Por enquanto, as capitais que já possuem o centro em operação são Campo Grande, no Mato Grosso do Sul, e Brasília, no Distrito Federal.

Segundo a Prefeitura, não há projetos no momento para trazer a Casa da Mulher Brasileira para Campinas.

Legislação é desconhecida da maioria
“Apesar de a Lei Maria da Penha já ter 11 anos de existência, as pessoas não conhecem o conteúdo, o que é necessário para poder buscar seus direitos”, explica a advogada Erica Zucatti da Silva. Ela presta serviço voluntário na instituição SOS Ação Mulher e Família como consultora jurídica, e auxilia mulheres a buscarem medidas protetivas, quando necessário, ou saber como proceder caso o agressor viole a regra. Para ajudar mulheres a compreender melhor a lei, integrantes do Coletivo Feminista Rosa Lilás, de Campinas, organizam um curso, iniciado em agosto, que aborda desde os tipos de violência sofridas pela mulher, como sexual, física, psicológica, moral (quando há calúnias, injúrias ou difamações) ou patrimonial (em casos que o agressor toma posse de bens e dinheiro da vítima), até detalhes da Lei Maria da Penha. A integrante do Coletivo, Diana Nascimento Moraes Novaes, conta que muitas mulheres não conhecem de fato a lei, e que por isso não percebem algumas situações em que seus direitos são negados. “Ter acesso à informação fortalece a mulher.” A iniciativa do curso foi divulgada pelas redes sociais, além de cartazes em escolas, universidades e postos de saúde da cidade, e segundo Diana, cerca de 70 mulheres se inscreveram. “Serão sete encontros quinzenais. Pretendemos realizar mais edições.”

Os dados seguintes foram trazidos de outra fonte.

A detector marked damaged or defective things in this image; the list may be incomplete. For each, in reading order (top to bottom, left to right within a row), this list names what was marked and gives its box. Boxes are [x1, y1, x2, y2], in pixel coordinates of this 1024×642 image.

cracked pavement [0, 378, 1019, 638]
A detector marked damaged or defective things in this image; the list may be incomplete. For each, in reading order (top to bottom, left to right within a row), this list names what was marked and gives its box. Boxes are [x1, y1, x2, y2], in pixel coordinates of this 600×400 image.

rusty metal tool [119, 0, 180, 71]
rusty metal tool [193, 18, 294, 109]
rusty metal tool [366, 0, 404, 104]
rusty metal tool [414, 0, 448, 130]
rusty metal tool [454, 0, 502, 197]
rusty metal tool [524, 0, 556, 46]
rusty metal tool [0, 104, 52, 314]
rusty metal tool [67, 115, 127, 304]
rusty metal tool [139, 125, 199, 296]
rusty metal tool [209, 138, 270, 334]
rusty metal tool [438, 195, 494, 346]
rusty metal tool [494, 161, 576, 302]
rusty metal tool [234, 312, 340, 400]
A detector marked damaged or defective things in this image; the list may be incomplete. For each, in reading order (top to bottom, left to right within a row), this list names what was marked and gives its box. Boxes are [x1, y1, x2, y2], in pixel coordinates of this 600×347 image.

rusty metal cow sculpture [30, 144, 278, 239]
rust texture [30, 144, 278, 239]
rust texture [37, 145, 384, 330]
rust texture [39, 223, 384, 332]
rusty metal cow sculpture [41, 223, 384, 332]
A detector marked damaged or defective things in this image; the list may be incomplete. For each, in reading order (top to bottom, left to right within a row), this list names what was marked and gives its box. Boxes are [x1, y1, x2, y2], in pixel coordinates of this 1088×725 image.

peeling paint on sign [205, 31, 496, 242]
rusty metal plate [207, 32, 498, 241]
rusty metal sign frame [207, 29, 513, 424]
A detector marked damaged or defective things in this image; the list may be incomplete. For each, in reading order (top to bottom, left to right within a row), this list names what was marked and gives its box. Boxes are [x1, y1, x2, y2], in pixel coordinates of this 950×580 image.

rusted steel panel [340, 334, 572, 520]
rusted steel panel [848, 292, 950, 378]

Programa da GM acompanha casos de vítimas
O programa Guarda Amigo da Mulher, coordenado pela inspetora da Guarda Municipal Ana Paula Rojo, acompanha vítimas que tenham medida protetiva contra os agressores. Segundo ela, a procura pelo programa pode ser espontânea ou por meio de encaminhamento feito pelo Judiciário. “Mesmo quando há encaminhamento, nós entramos em contato com a vítima e explicamos sobre o programa, e se optar por não participar, ela não é obrigada.” O acompanhamento é feito com visitas na casa da vítima e no trabalho, sempre de maneira surpresa, para que o agressor não fique sabendo das datas. Nas visitas são coletadas informações sobre se o agressor tem rondado a casa da vítima, ou a escola dos filhos, por exemplo. No início do programa, em 2016, 26 vítimas estavam inseridas e, hoje, são 46 mulheres que têm o apoio da GCM.